SOURCE PASSAGE:
Tales from the peloton, February 11, 2008
The Fukushima brothers are virtual cycling legends in Asia. Steve Thomas catches up with them as they prepare for the Tour de Langkawi.
It really is a small world; I was in the far north of Thailand, visiting an old friend and heard that there was a race taking place that weekend, the first of the King's Cup National Series. Naturally enough I decided to check it out; and low and behold guess who were on the start sheet? The infamous Fukushima brothers, Shinichi and Koji – virtual gods of Japanese and Asian cycling.
I'd come across the duo many times in the past, mainly at the Tour de Langkawi – one of their favourite races – and an event they were in the midst of preparing for. It's also a race in which Koji scored a fantastic solo stage win in a couple of years back, one of the most popular victories ever in the race. However, things are not looking quite so healthy for him so far this season...
"I came here four years ago ... I bought Koji over, and then it just grew from there. We've been coming for training ever since." - Shinichi on Malaysian racing and training.
"Well, I've done about 30 percent less training than normal at this time of the year, and I know my form is not good. I seem to need more training than the other riders, so it's unlikely that I will perform well – but I will of course try! My plan is to be on top form for the second half of the season in Europe," Koji explained.
Trying is something in Koji's nature, he has always been known for his constant attacking; "Maybe I could get more results playing it differently, but this is my style, and I want to keep it that way." And indeed it's a style that wins much admiration and the hearts of many, almost as much as his natural warmth and eccentricity – which has a charm all of its own.
The pair was in Chiang Rai with its entire Meitan Hompo team for a pre-season training camp, largely under the impetus of Shinichi, a part-time resident of the region.

EXERCISE AIM:
Continue the article about the Fukushima brothers, starting after its last sentence on the team's training camp in Chiang Rai.

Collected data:
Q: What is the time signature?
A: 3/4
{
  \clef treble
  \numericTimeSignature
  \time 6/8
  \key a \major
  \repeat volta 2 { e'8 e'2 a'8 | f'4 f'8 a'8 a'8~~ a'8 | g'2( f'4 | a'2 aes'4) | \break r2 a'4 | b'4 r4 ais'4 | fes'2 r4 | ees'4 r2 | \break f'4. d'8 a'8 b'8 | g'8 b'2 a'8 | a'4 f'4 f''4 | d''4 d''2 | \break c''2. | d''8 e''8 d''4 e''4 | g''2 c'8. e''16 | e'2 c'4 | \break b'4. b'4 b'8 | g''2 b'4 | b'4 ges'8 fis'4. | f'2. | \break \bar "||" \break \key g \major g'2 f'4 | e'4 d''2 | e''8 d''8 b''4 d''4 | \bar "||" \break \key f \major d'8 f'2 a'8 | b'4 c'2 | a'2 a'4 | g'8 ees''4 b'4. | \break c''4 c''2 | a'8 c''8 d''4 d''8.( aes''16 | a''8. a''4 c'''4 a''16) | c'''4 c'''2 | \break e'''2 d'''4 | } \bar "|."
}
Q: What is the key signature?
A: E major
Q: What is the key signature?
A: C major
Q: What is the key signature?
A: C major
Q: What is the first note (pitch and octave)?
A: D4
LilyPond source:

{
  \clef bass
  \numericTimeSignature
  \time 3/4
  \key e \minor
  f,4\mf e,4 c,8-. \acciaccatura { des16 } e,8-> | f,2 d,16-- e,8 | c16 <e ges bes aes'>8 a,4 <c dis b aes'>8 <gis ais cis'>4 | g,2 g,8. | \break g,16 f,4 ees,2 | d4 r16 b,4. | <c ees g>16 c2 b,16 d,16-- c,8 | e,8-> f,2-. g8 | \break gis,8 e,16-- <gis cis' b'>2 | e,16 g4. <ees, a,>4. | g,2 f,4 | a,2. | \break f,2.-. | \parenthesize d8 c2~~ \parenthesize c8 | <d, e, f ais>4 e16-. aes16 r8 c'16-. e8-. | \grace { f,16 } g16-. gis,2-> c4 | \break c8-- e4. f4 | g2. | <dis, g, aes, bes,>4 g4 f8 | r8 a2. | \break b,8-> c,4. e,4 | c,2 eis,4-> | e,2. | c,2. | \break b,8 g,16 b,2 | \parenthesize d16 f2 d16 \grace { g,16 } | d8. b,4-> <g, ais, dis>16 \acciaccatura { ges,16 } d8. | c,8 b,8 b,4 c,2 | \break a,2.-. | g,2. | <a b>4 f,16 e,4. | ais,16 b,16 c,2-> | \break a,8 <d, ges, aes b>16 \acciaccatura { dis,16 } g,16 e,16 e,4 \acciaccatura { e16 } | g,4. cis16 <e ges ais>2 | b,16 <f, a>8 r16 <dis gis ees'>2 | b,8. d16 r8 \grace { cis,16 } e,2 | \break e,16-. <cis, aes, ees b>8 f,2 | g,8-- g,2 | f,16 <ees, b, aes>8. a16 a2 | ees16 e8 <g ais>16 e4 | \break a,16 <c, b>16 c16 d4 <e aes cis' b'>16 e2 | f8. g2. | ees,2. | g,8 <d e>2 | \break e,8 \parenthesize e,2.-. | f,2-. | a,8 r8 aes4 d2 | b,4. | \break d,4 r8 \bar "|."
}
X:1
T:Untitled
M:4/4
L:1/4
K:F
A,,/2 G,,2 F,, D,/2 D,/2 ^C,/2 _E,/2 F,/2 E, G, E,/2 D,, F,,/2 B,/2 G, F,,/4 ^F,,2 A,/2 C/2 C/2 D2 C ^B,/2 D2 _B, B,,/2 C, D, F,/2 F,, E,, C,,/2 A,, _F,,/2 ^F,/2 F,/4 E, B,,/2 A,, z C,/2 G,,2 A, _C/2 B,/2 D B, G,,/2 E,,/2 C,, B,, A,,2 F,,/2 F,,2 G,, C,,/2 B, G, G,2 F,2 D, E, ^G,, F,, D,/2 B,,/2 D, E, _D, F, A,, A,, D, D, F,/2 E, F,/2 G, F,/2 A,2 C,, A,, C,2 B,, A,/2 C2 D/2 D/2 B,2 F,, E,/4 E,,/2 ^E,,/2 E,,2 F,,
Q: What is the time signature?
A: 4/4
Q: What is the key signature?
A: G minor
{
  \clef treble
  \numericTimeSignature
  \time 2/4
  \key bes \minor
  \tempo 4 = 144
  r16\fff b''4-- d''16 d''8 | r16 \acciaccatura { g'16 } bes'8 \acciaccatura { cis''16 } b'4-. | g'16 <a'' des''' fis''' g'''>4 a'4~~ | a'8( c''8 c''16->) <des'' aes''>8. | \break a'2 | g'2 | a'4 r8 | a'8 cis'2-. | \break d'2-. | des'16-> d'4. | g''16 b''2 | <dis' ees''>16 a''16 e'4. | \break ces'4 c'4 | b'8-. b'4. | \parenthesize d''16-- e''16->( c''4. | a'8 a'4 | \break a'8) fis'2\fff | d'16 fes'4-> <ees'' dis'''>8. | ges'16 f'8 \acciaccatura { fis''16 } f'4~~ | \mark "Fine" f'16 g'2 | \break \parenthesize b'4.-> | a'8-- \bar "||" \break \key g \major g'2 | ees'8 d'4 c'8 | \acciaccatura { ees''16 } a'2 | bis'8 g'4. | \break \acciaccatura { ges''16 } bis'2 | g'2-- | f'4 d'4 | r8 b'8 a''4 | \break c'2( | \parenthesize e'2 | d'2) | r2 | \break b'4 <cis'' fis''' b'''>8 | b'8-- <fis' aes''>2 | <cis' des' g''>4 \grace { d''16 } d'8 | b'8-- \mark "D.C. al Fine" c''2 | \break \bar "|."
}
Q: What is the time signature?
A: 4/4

FINAL ANSWER:
"I came here four years ago; my old coach and manager bought a small resort and said it was good for training. I bought Koji over, and then it just grew from there. We've been coming for training ever since. There are 20 of us in all at the moment," noted Shinichi.
However, his love affair with this part of Thailand runs far deeper than simply training. "It's great here; I got married to a local girl in January, and spend a lot of my time here. I hope we can stay here when I finish racing."
Although retirement is a way off yet, and his involvement with Thai cycling and its development grow by the day. "I'm going to be 37 this year, but I still really want to race at the top level – so I will not be stopping yet, I think as long as your head is still good you can do it. I also really want to help develop Thai and Asian cycling in general. There are some great riders here. However, the system is as it is with many federations – not great; so I am trying to help Thai riders to develop and get them to Europe – they are very tough and strong.
"If I can get one, then two, then fifty Asian riders to Europe it will really boost Asian cycling. But all they know about Europe is a two-hour video of the Tour de France. With the current growth rate I think there is no reason that we cannot build an entire Asian team to compete in the Tour within a few years that would really set the sport alight here – this is my goal."
The brothers hail from Osaka, in southern Japan, a nation with a growing number of road riders, and noted for its kierin traditions.
"The Japanese Federation is not so interested in road racing and developing it. It's all about keirin racing, the officials mainly have ties with the keirin federation, and that's where the money is, so it's a struggle to develop road racing."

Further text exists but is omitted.